- [Assigned task]
Return the listing that follows exactly, with no pictures included.

- [Data section]
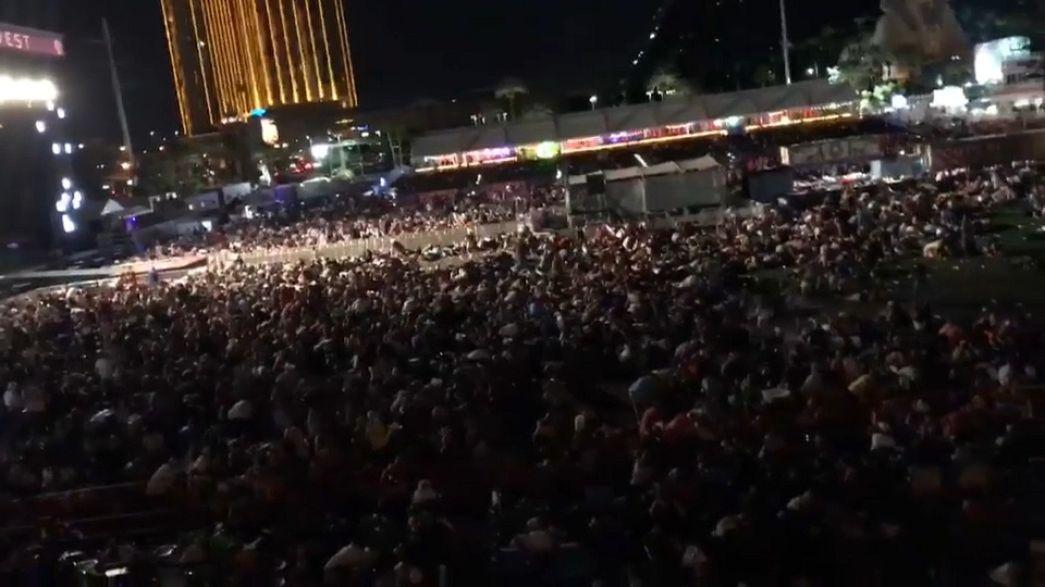 A Las Vegas-i mészárlásról készült amatőr felvételek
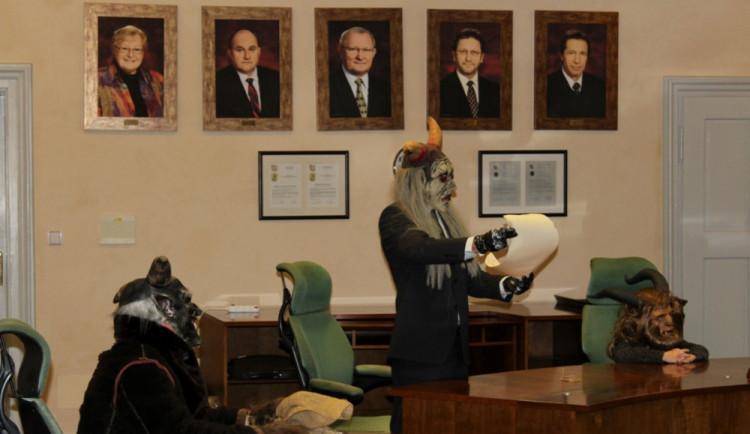 VIDEO: Čerti byli v Jihlavě o měsíc dřív. Žádali na radnici o pomoc s úložištěm jaderného odpadu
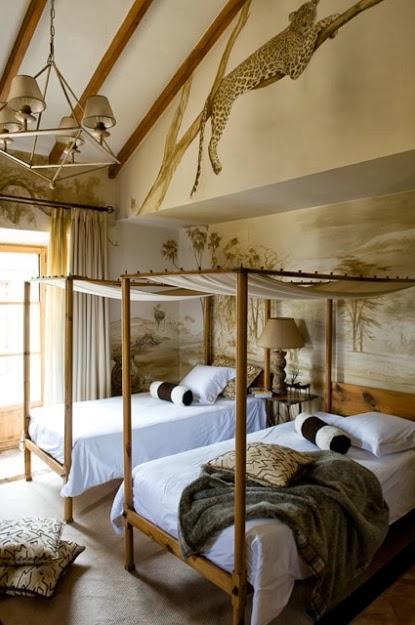 camas individuales con dosel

- [Exercise solution]
 A Las Vegas-i mészárlásról készült amatőr felvételek
 VIDEO: Čerti byli v Jihlavě o měsíc dřív. Žádali na radnici o pomoc s úložištěm jaderného odpadu
 camas individuales con dosel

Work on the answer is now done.